**QUESTIONS TO ANSWER**
- 1) Rewrite the passage on renewable energy costs starting at "Because wind power" and ending at "as onshore capacity.", swapping "onshore" for "land-based".
- 2) Pick up the passage on renewable energy costs after its final sentence and keep writing.

(SELECTED EXTRACT begins)

Stated cost figures assume construction at relatively convenient locations, but most solar thermal and PV “farm” level installations will be in very remote desert regions, such as central and north western Australia, the US southwest, and the Sahara. Lovegrove et al. (2012) say that remote construction will multiply capital costs by 1.3 to 1.4. This factor will not be included in the estimation below.
The following cost working assumptions focus on the quantity of plant needed to provide a unit of energy in winter conditions, net of transmission and embodied energy costs. It has been assumed that these costs include the cost of raising capital although this is usually not clearly stated, and in some cases it is explicitly excluded.
Because wind power technology might be regarded as relatively “mature”, estimates of future cost tend not to be markedly lower than present cost per kWe of capacity. (In fact the AETA estimates for on-shore costs rise.) The estimates of present and 2030 capital cost per kW(p) given by the IPCC 2011, and Hearps and McConnell 2010 for future onshore wind are fairly close to $1,500/kW(peak). No account will be taken of the need to use a large amount of offshore capacity, which at present costs about twice as much as onshore capacity.

(SELECTED EXTRACT ends)
(DATASET ENTRIES begins)

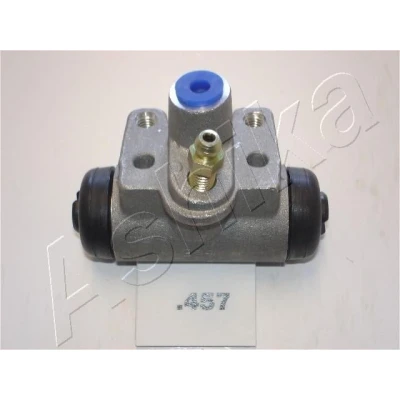 Imagem de ASHIKA 67 04 457 Cilindro de Roda 19mm Eixo traseiro HONDA: CIVIC V Hatchback, 6 Fastback, SUZUKI: Jimny SUV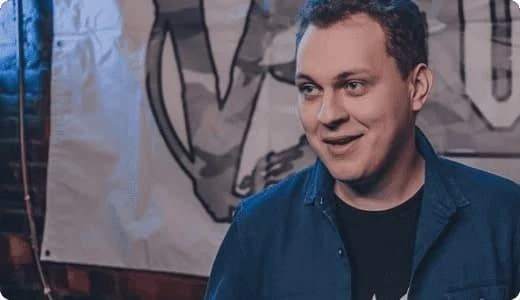 Юрий Хованский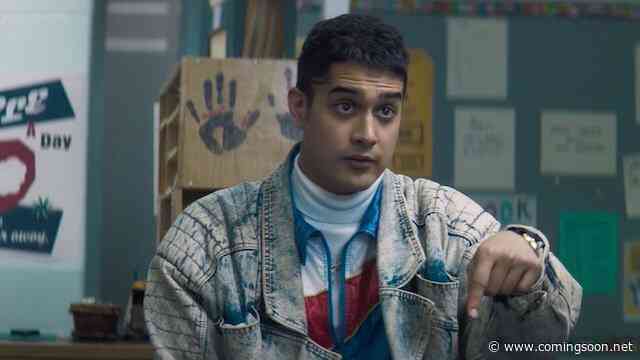 Exclusive The Exchange Clip Starring Avan Jogia & Justin Hartley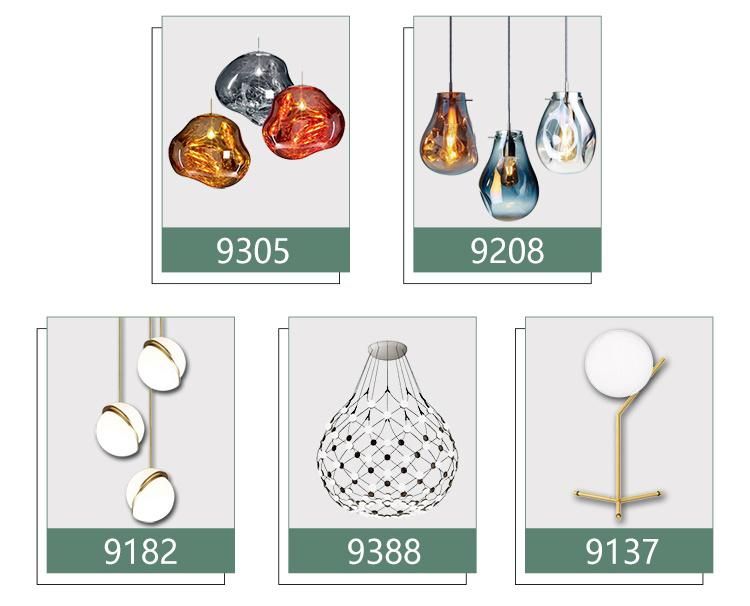 Beautiful Pendant Lamp with Cheap Price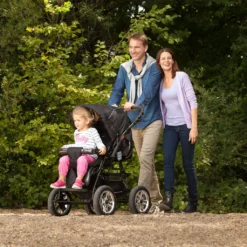 Bergsteiger Milano Kinderwagen, 3-in-1 Kombikinderwagen, Megaset 10-teilig Inkl. Babyschale, Sportwagen Und Zubehör -Babyprodukte Geschäft db4a63c5ce8cc62eddddb88795720af4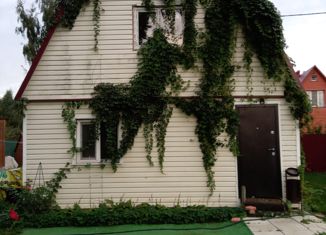 Продаю дом, 72 м2, коттеджный посёлок Золотая Подкова, коттеджный посёлок Золотая Подкова, 52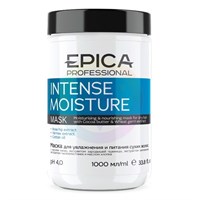 Intense Moisture Маска для сухих волос 1000 мл Intense Moisture Маска для сухих волос 1000 мл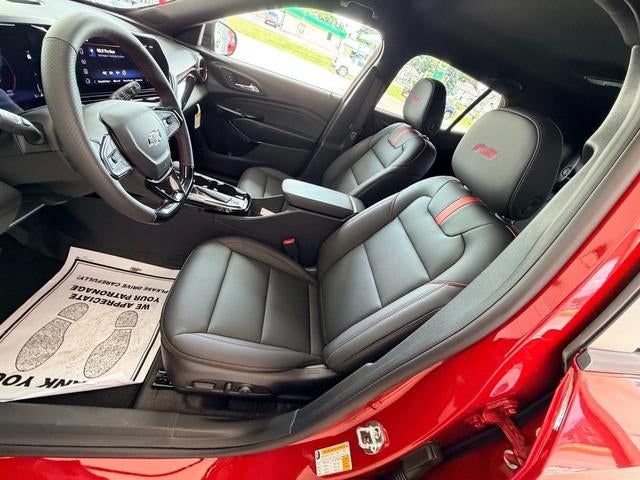 2026 Chevrolet Trax RS - Photo 15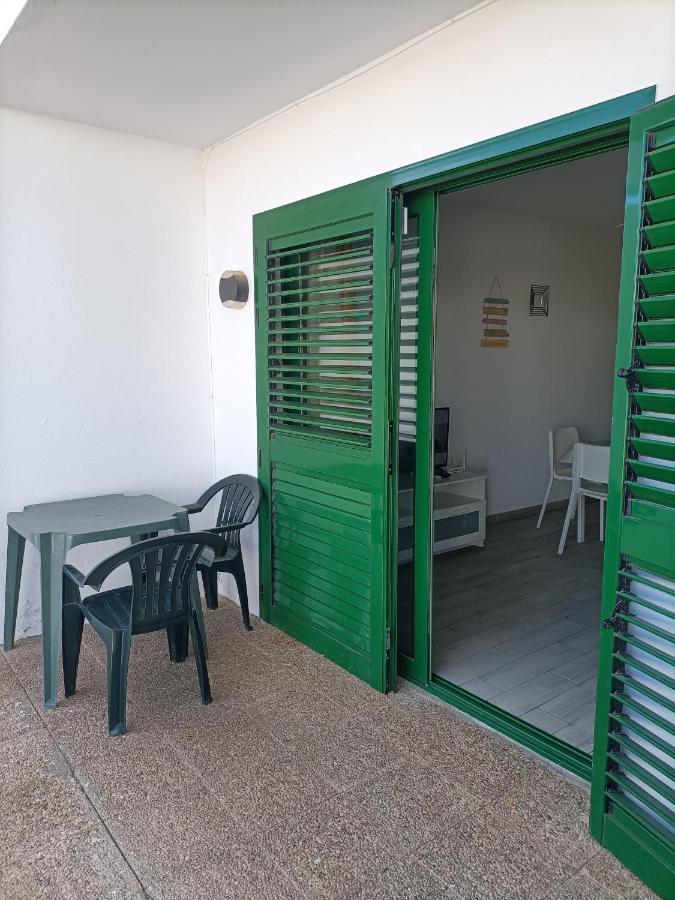 Le Petit Leilighet Costa De Antigua Eksteriør bilde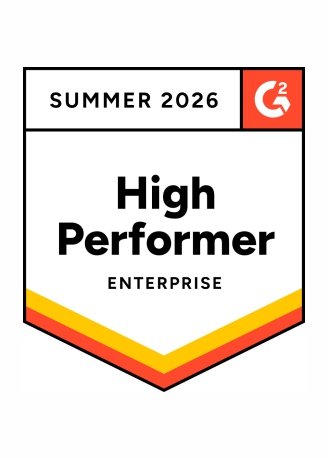 High Performer - Level AI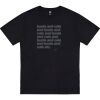 Thread Project Unisex Epic Tee Thumbnail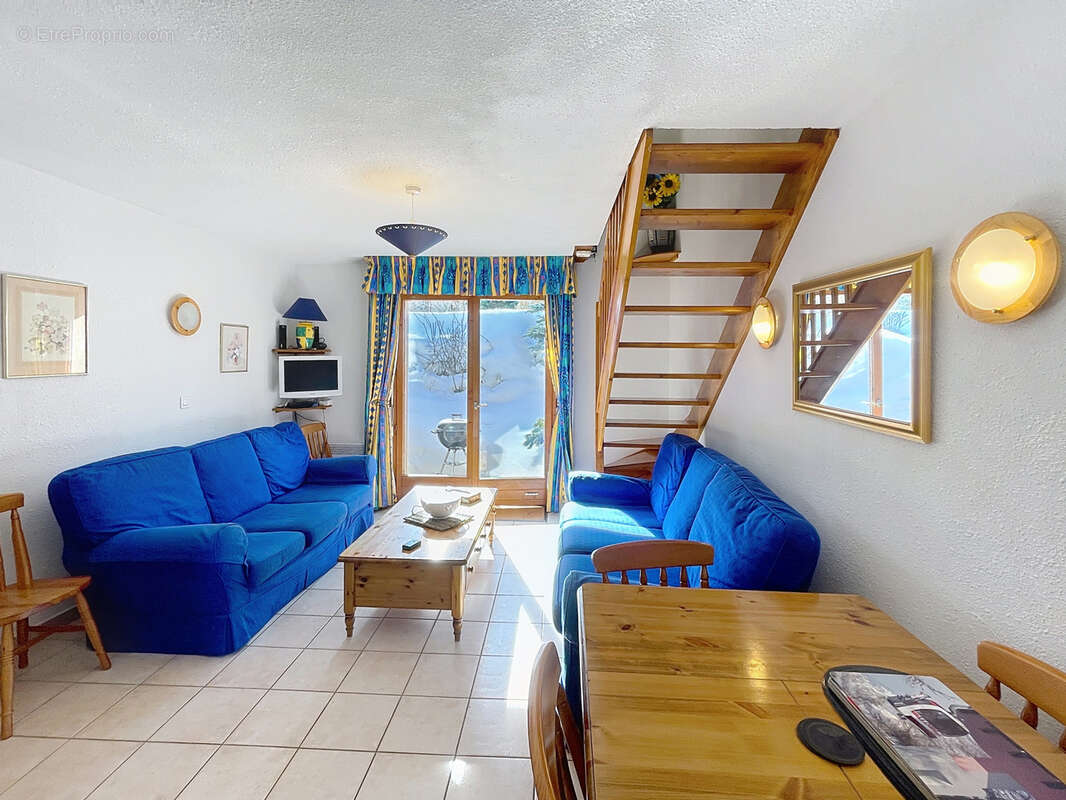 Maison à VALLOIRE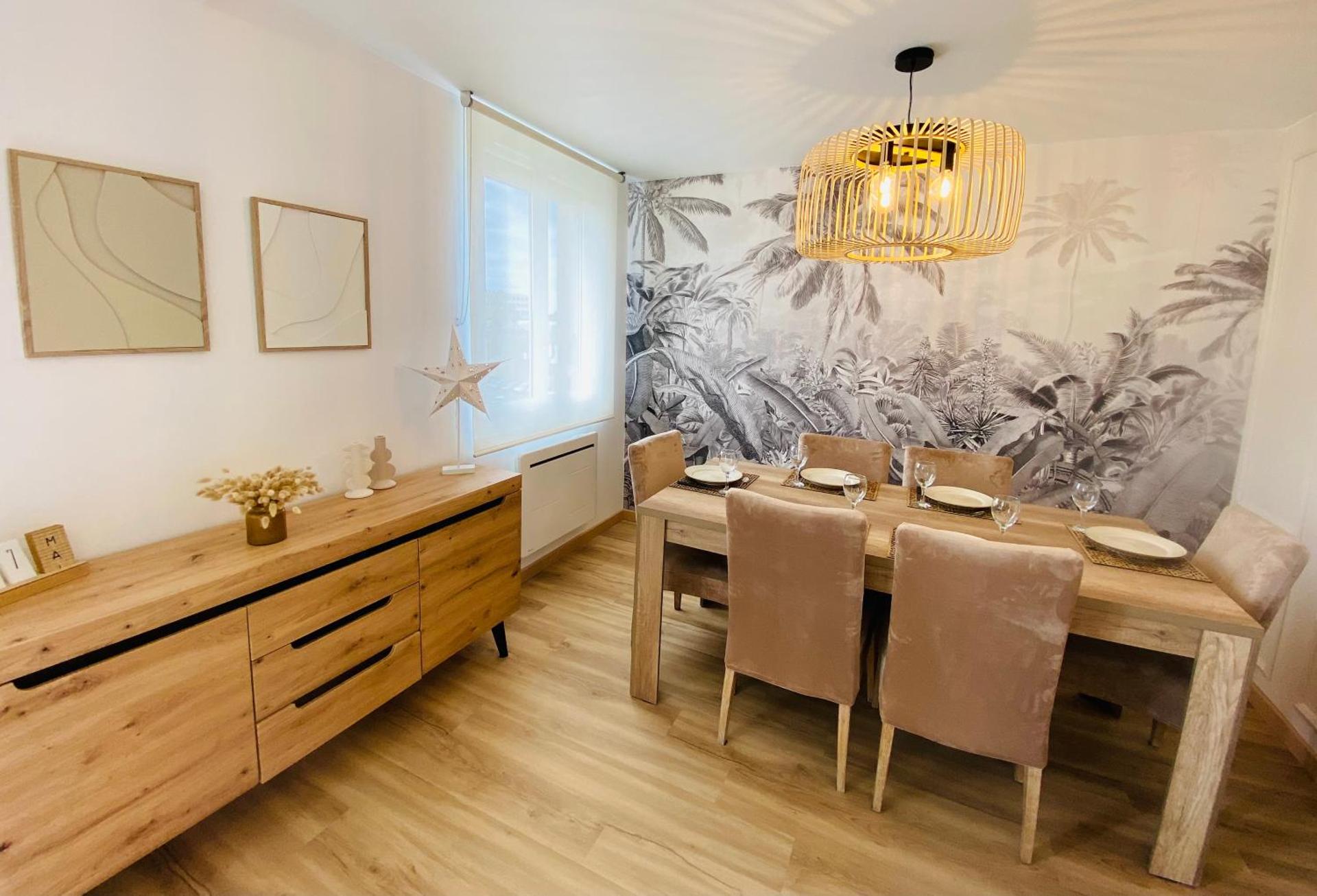 L appart Quimperois Centre ville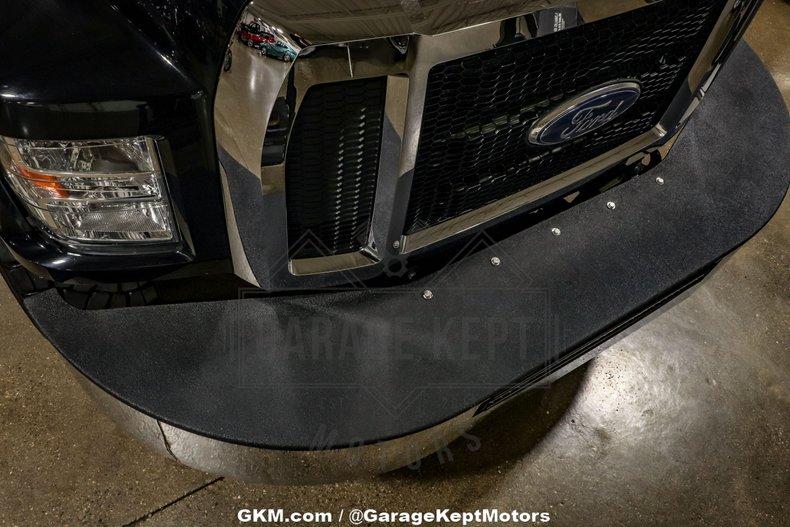 2016 Ford F650 Super Duty 46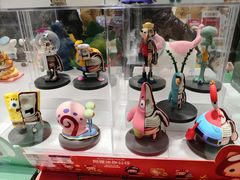 -泡泡玛特POPMART(赛格国际购物中心店)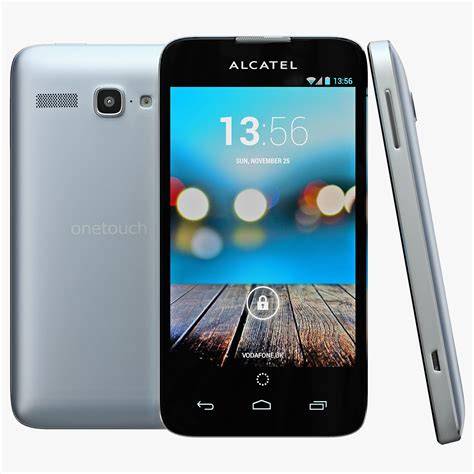 Alcatel one touch PenalbaWeb.com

(DATASET ENTRIES ends)

**RESPONSES**
- 1)
Because wind power technology might be regarded as relatively “mature”, estimates of future cost tend not to be markedly lower than present cost per kWe of capacity. (In fact the AETA estimates for on-shore costs rise.) The estimates of present and 2030 capital cost per kW(p) given by the IPCC 2011, and Hearps and McConnell 2010 for future land-based wind are fairly close to $1,500/kW(peak). No account will be taken of the need to use a large amount of offshore capacity, which at present costs about twice as much as land-based capacity.

- 2)
Given the above assumptions of a winter capacity of 0.38, and energy costs of 7% for distribution and 5% for embodied energy, a 1.5 MW(p) turbine would deliver 487 kW in winter and would cost $2.25 million, meaning that the net capital cost to deliver electricity at distance would be $4.62/W.
Unfortunately the estimates accessed for utility scale PV installed systems (as distinct from modules) vary greatly. For present installed utility scale cost the high and low figures found are $8,000/kW(p) and $3,200/kW(p). For future cost the range is from $5,500/kW(p) to $1,060/kW(p). The Wyld Group, (2008) estimates future cost at $2,700/kW and this figure, which is less than the average of the previously stated values, will be used here.
This means that panels costing $2,700 will produce 1kW in 1 kW/m2 global radiation. But the global radiation in Central Australia in winter averaged over 24 hours is 7kWh/24h = 291.7 W. Therefore the area of panels needed to produce the daily equivalent of a constant/average 1 kW output would have to be 3.43 times the area that can be purchased by $2,700, and therefore it would cost $9,256. Taking into account a 15% transmission loss and a 15% embodied energy cost this becomes $12.81/W.
Locating PV on domestic roofs would avoid long distance transmission costs but would mean much lower winter performance for most people in developed countries which are a long way north of the equator. Even the Sydney winter average radiation is under half the Central Australian figure. In addition domestic location involves losses due to poor alignment and maintenance.
Trainer (2011b) argues that the most promising solar thermal option will be central receivers and sets out the findings in 8 review commentaries on their likely future capital costs. Despite variation these enable some confidence regarding the figures represented in the NREL Sam example models.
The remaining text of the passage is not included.